(MATERIAL SUPPLIED)

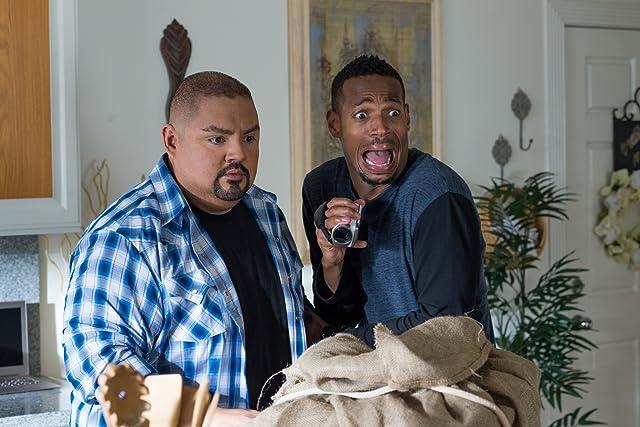 Marlon Wayans and Gabriel Iglesias in A Haunted House 2 (2014)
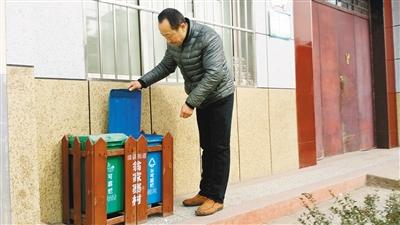 村民家门口都安置有这种分类垃圾桶.jpg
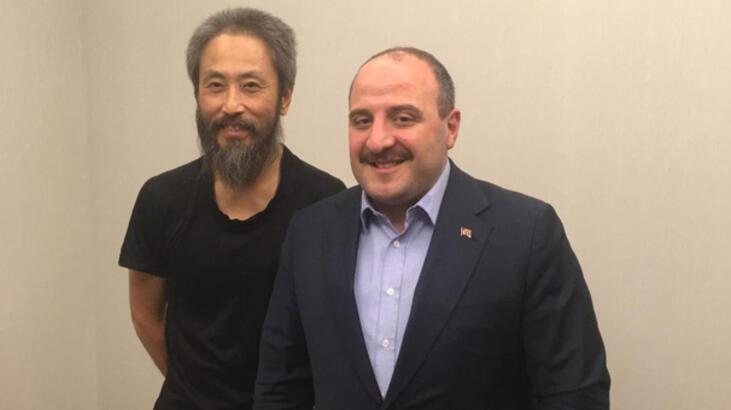 Japon gazeteciden Bakan Varank'a teşekkür
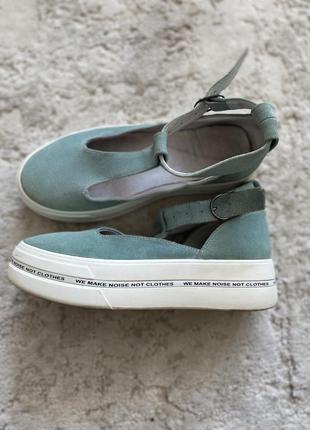 Сліпони туфлі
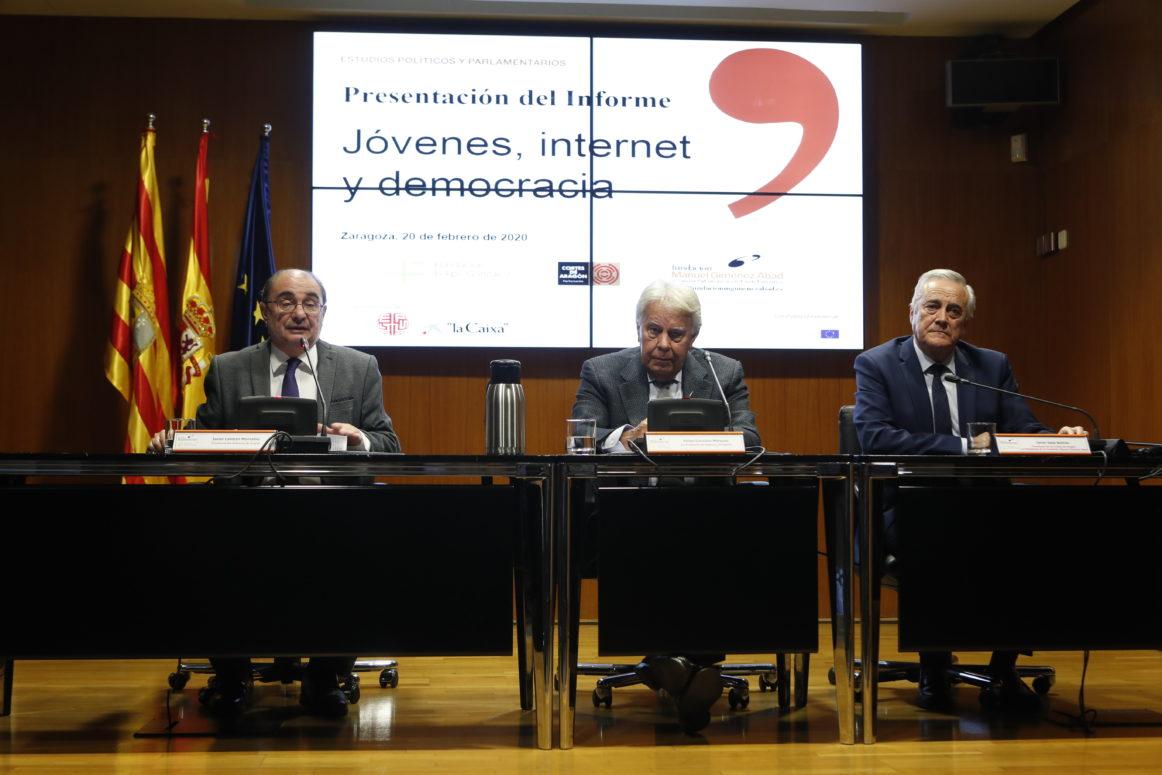 'Jóvenes, internet y democracia' en Zaragoza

(End MATERIAL SUPPLIED)

▶ _AIM OF THE EXERCISE_:
Write out the data exactly, and exclude every picture it holds.

▶ _RESPONSE FOR THIS EXERCISE_:
 Marlon Wayans and Gabriel Iglesias in A Haunted House 2 (2014)
 村民家门口都安置有这种分类垃圾桶.jpg
 Japon gazeteciden Bakan Varank'a teşekkür
 Сліпони туфлі
 'Jóvenes, internet y democracia' en Zaragoza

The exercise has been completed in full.